(JOB):
Render the stretch of the records from the line containing "What is the" through the end of the records as a numbered list, leaving out blank lines.
**** DATA ENTRIES
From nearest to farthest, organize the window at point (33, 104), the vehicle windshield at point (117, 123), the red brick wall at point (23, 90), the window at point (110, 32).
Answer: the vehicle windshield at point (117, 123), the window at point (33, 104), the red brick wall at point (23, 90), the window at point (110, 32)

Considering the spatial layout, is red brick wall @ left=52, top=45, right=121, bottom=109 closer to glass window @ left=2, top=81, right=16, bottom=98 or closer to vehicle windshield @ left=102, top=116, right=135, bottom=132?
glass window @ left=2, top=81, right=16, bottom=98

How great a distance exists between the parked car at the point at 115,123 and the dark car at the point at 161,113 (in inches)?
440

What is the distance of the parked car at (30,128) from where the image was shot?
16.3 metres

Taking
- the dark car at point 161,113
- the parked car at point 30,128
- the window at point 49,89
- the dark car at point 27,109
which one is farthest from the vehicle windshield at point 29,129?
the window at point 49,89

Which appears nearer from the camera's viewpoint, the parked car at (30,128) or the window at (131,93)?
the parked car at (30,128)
********
(REPLY TO THE TASK):
1. What is the distance of the parked car at (30,128) from where the image was shot?
2. 16.3 metres
3. Taking
4. - the dark car at point 161,113
5. - the parked car at point 30,128
6. - the window at point 49,89
7. - the dark car at point 27,109
8. which one is farthest from the vehicle windshield at point 29,129?
9. the window at point 49,89
10. Which appears nearer from the camera's viewpoint, the parked car at (30,128) or the window at (131,93)?
11. the parked car at (30,128)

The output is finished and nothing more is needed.